This came as a surprise to me. I am 99.99% certain the
notion of "bound vector" does not appear in any of my math
books. I don't recall seeing it in any of my physics books.
I don't recall hearing any physicist utter the term or use
the concept.
The concept of "bound vector" definitely exists in the minds
of students, even if they don't can't give a name to it.
In particular, I call attention to the idea of expressing
Newton's third law in terms of bound vectors. I'm not saying
this is a /good/ idea, but it's not completely crazy.
One problem with bound vectors is that they are incompatible
with the mathematical definitions of vector and vector space.
And as far as I can tell, the tradition within physics for
at least the last 50 years is to stick with the mathematical
definition of vector and vector space, i.e. to use "free"
vectors for everything. In particular, in Newton's laws,
the force and the point of application are two different
vectors. To quantify the third law, it suffices to assert
conservation of the bivector r/\p (angular momentum). Then
conservation of the vector p (momentum) is obtained as a
corollary, as you can see by choosing a far-far-away datum
(origin) for defining the lever arm (r).
However ... I would like to throw this open as a question to
the group.
-- Can anybody cite an example of "bound vectors" appearing
in a reputable physics text?
-- As a matter of policy going forward, is there any advantage
to introducing "bound vectors" into the physics curriculum, or
should should stick with the mathematicians' definitions of
vector and vector space?

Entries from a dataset
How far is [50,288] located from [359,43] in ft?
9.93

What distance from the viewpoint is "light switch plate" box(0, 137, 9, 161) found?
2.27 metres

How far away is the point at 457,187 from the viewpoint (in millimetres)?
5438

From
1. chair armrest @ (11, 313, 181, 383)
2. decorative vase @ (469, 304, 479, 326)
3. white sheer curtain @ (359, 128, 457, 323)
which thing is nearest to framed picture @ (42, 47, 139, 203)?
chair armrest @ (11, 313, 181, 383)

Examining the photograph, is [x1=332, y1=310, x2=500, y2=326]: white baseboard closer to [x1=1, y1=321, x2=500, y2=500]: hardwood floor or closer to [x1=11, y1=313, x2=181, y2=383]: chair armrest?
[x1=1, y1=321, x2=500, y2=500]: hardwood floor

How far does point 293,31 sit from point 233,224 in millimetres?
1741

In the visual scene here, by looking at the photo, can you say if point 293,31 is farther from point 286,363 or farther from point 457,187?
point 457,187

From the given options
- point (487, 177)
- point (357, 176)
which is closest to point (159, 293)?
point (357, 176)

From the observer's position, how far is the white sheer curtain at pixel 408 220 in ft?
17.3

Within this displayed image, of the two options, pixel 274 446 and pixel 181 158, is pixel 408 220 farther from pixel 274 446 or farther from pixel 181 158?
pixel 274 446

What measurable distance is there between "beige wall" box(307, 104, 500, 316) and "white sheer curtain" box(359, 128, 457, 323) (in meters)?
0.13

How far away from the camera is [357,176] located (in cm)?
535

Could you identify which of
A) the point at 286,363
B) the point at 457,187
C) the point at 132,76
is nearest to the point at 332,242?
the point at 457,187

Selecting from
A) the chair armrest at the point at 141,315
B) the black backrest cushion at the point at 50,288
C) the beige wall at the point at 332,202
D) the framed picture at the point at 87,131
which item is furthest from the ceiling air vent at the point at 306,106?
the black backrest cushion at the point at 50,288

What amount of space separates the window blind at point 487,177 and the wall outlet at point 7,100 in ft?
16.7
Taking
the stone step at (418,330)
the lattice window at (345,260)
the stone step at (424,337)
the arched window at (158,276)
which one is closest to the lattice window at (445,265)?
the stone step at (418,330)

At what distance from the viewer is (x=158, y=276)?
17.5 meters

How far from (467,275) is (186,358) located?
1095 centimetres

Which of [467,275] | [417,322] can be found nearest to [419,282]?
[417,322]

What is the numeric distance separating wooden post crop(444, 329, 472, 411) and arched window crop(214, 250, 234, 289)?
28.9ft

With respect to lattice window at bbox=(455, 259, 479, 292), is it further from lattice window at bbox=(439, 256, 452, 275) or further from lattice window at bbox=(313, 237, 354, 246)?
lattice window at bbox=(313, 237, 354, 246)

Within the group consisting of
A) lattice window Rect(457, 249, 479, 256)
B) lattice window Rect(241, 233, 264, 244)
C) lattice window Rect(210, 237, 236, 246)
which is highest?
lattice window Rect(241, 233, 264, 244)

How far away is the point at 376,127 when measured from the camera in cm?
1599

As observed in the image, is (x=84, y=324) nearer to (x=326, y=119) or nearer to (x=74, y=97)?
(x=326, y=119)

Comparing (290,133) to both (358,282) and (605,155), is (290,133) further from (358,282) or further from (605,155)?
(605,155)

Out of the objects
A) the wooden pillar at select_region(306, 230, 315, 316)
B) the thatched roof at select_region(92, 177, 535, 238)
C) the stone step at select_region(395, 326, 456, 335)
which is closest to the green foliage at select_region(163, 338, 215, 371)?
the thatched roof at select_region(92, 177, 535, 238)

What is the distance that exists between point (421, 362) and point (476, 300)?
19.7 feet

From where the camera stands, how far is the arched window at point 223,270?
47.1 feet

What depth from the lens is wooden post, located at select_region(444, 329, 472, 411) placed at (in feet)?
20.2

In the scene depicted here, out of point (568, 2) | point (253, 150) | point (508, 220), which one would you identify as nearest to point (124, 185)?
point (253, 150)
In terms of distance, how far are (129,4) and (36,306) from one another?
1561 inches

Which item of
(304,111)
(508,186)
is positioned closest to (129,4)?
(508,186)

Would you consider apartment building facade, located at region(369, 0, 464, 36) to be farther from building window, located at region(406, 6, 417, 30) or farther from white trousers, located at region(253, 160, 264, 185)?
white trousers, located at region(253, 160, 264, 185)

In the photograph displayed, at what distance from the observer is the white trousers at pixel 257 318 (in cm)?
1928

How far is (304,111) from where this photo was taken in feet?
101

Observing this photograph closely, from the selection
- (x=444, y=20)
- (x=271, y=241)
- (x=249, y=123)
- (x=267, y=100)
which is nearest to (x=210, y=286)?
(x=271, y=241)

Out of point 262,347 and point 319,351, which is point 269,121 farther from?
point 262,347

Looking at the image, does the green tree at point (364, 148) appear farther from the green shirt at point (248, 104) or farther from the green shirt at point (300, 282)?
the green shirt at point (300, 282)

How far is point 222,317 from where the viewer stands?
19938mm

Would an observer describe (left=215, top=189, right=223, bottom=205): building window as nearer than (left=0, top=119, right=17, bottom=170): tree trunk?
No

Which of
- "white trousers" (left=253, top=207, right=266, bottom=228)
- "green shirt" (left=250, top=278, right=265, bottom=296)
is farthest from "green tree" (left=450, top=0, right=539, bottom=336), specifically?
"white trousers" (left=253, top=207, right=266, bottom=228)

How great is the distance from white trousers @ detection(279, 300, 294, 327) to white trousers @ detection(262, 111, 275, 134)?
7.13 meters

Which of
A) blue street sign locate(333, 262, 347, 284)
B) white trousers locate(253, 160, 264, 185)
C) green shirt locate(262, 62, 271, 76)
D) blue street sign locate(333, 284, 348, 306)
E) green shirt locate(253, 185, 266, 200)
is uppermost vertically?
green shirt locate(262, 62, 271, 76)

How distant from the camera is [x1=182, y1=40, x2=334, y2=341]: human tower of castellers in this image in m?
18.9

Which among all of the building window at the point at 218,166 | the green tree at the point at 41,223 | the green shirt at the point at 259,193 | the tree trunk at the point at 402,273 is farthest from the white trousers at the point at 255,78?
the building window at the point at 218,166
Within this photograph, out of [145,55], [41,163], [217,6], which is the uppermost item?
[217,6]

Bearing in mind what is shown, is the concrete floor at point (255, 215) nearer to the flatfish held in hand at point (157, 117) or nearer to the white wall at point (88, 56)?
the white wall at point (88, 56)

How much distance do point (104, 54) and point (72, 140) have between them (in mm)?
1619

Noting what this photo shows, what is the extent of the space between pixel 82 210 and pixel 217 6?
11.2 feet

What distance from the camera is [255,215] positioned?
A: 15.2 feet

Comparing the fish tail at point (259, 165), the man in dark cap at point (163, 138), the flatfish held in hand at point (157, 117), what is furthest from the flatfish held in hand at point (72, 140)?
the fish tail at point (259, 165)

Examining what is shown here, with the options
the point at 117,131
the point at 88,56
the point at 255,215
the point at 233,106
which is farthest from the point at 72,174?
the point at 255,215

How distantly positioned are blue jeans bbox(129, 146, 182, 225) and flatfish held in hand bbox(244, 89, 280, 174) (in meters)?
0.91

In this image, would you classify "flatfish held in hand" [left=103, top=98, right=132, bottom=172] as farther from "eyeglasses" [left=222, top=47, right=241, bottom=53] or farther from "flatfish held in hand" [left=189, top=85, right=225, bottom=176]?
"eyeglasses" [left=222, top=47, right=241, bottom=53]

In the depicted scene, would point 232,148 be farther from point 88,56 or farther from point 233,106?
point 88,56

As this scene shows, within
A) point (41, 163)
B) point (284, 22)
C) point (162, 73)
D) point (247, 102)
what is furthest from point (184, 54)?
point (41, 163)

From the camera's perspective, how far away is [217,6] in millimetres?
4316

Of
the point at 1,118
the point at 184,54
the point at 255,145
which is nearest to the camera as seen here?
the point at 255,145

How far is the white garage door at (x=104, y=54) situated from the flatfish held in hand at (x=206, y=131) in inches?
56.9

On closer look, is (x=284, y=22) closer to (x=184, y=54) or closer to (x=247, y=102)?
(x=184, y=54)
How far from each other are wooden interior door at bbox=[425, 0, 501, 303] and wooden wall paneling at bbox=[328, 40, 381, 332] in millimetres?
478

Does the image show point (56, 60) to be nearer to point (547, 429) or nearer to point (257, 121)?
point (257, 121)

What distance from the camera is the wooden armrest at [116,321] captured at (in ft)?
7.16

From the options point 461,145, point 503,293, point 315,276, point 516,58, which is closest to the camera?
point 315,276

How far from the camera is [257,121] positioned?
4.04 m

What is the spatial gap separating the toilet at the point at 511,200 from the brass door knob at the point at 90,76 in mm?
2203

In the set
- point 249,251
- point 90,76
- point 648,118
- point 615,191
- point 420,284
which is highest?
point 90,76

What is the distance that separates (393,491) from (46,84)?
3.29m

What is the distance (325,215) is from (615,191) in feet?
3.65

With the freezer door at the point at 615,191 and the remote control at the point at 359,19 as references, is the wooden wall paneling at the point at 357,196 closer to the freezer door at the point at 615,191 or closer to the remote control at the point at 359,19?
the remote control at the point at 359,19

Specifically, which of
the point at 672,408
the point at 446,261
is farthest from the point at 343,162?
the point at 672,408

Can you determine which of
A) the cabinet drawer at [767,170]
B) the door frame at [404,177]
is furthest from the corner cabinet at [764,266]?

» Exercises to complete
(1) In the post on bound vectors, the conservation of what quantity suffices to quantify Newton's third law?
(2) Please write out the post on bound vectors from "In particular, I call" up to and including "and vector space.".

» Results
(1) The bivector r/\p (angular momentum).

(2)
In particular, I call attention to the idea of expressing
Newton's third law in terms of bound vectors. I'm not saying
this is a /good/ idea, but it's not completely crazy.
One problem with bound vectors is that they are incompatible
with the mathematical definitions of vector and vector space.